**DOCUMENT EXCERPT**.

CNN-LSTM problem

Nassim_Mokhtari · February 11, 2020, 11:06am

Hi,
I have implemented a hybdrid model with CNN & LSTM in both Keras and PyTorch, the network is composed by 4 layers of convolution with an output size of 64 and a kernel size of 5, followed by 2 LSTM layer with 128 hidden states, and then a Dense layer of 6 outputs for the classification.
In fact, i have juste implemented the DeepConvLSTM proposed here https://www.researchgate.net/publication/291172413_Deep_Convolutional_and_LSTM_Recurrent_Neural_Networks_for_Multimodal_Wearable_Activity_Recognition.
My problem is with PyTorch version, i’m getting around 18~19 % of accuracy, while Keras is giving 86~87%. I don’t understand why, i’m using the same parameters for both networks and the same optimizer RMSROP.
I also tried to use GRU instead of LSTM, but getting the same problem, seems like there is a probleme with the hybridation its selfs, but i can not figure it out.
here is my scripts

Keras version :

type or paste cdef ConvLSTM_Keras(input_shape):
    from keras.models import Sequential
    from keras.layers import Dense,Conv1D,LSTM
    model = Sequential()
    model.add(Conv1D(64, 5,
                     activation='relu',
                     input_shape=input_shape))
    model.add(Conv1D(64, 5, activation='relu'))
    model.add(Conv1D(64, 5, activation='relu'))
    model.add(Conv1D(64, 5, activation='relu'))
    model.add(LSTM(128,return_sequences=True))
    model.add(LSTM(128,return_sequences=False))
    model.add(Dense(6, activation='softmax'))

**DATASET CONTENT**.
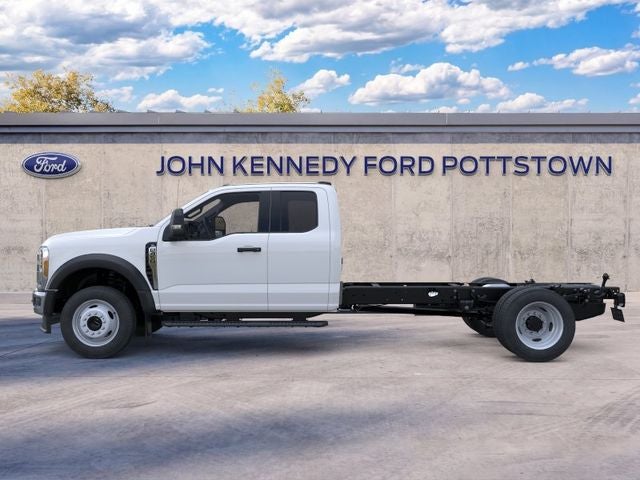 2026 Ford Super Duty F-450 DRW XL 4WD SuperCab 168 WB 60 CA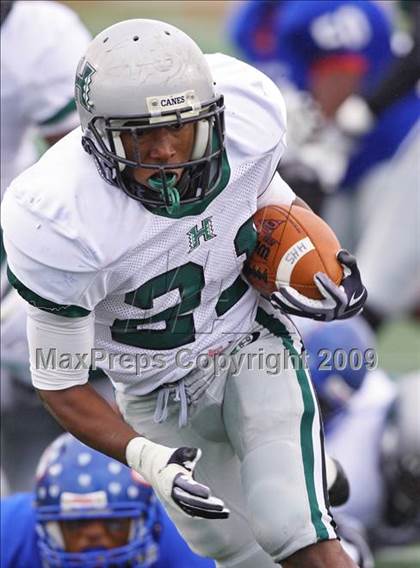 Thumbnail 2 in Hightower vs. West Brook (Texas 5A Region III Area Playoffs) photogallery.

**COMPLETE THE FOLLOWING**.
(1) In the CNN-LSTM forum post, why does the poster think the fault lies in combining the convolution and recurrent layers rather than in the LSTM itself? Answer in one to three sentences.
(2) According to the CNN-LSTM forum post, what accuracy does the Keras version of the network reach?
(3) Please carry on the CNN-LSTM forum post from the point where it stops.

**PER-TASK OUTPUTS**.
(1) The poster swapped the LSTM layers for GRU in the PyTorch version and still got the same poor accuracy. Since changing the recurrent layer type made no difference, the poster suspects the hybrid structure itself.

(2) Around 86 to 87%.

(3)
    return model

model.compile(loss=keras.losses.categorical_crossentropy,
                  optimizer=keras.optimizers.rmsprop(
                      learning_rate=0.001
                  ),
                  metrics=['accuracy'])

model.fit(x_train, y_train,
              epochs=20,
              batch_size=100,
              verbose=1,
              validation_data=(x_val, y_val))

PyTorch Version

 def __init__(self):
        super(SimpleCNN, self).__init__()
        self.conv1 = torch.nn.Conv1d(in_channels=1, out_channels=64, kernel_size=5)
        self.conv2 = torch.nn.Conv1d(in_channels=64,out_channels=64, kernel_size=5)
        self.conv3 = torch.nn.Conv1d(in_channels=64, out_channels=64, kernel_size=5)
        self.conv4 = torch.nn.Conv1d(in_channels=64, out_channels=64, kernel_size=5)
        self.lstm1 = torch.nn.LSTM(
            input_size= 545,
            hidden_size=128,
            num_layers=2,
        )
        self.fc2 = torch.nn.Linear(128, 6)

    def forward(self, x):
        x = F.relu(self.conv1(x))
        x = F.relu(self.conv2(x))
        x = F.relu(self.conv3(x))
        x = F.relu(self.conv4(x))
        x,_ = self.lstm1(x)
        x = x[:, -1, :]
        x = self.fc2(x)
        return (x)

import torch.optim as optim
def createLossAndOptimizer(net, learning_rate=0.001):
    # Loss function
    loss = torch.nn.CrossEntropyLoss()

    # Optimizer
    optimizer = optim.rmsprop(net.parameters(), lr=learning_rate)
    return (loss, optimizer)

Hope you can help me, thanks.
Nassim

ptrblck · February 12, 2020, 7:43am

You could try to get matching results using a few layers (or blocks) and then scaling it up.
E.g. I couldn’t find a lot about how the stacked LSTM layers work, i.e. how is their hidden and state tensor defined, so this would be my starting point.

Nassim_Mokhtari · February 12, 2020, 8:47am

Thanks for your answer, i’ll try it.

G.M · February 12, 2020, 12:22pm

R u trying to use the last hidden state of LSTM only?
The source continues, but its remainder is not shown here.